■ Extracted entries:
BEGIN

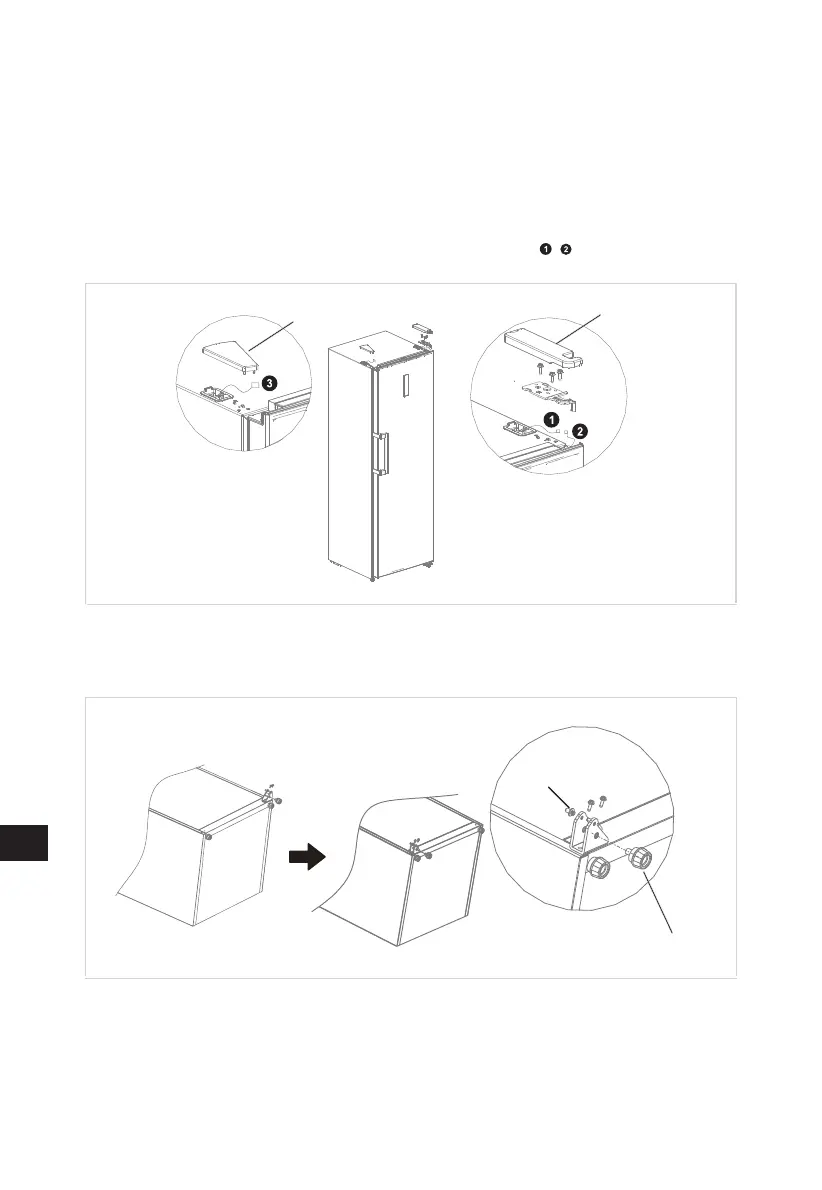 1 2

3

1

2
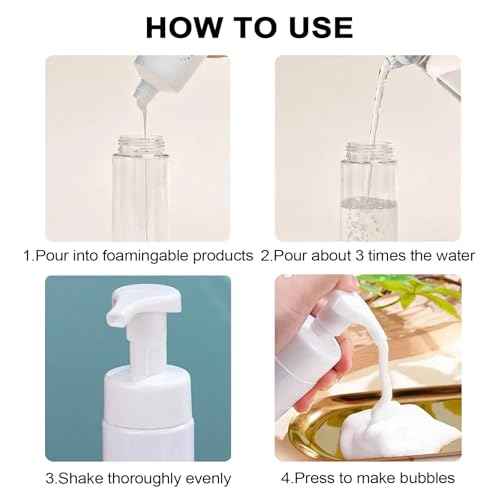 HOW TO USE

1.Pour into foamingable products

2.Pour about 3 times the water

3.Shake thoroughly evenly

4.Press to make bubbles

END

■ Task statement: Apart from the images, reproduce the listing exactly as it appears.

■ Exercise solution:
 1 2

3

1

2
 HOW TO USE

1.Pour into foamingable products

2.Pour about 3 times the water

3.Shake thoroughly evenly

4.Press to make bubbles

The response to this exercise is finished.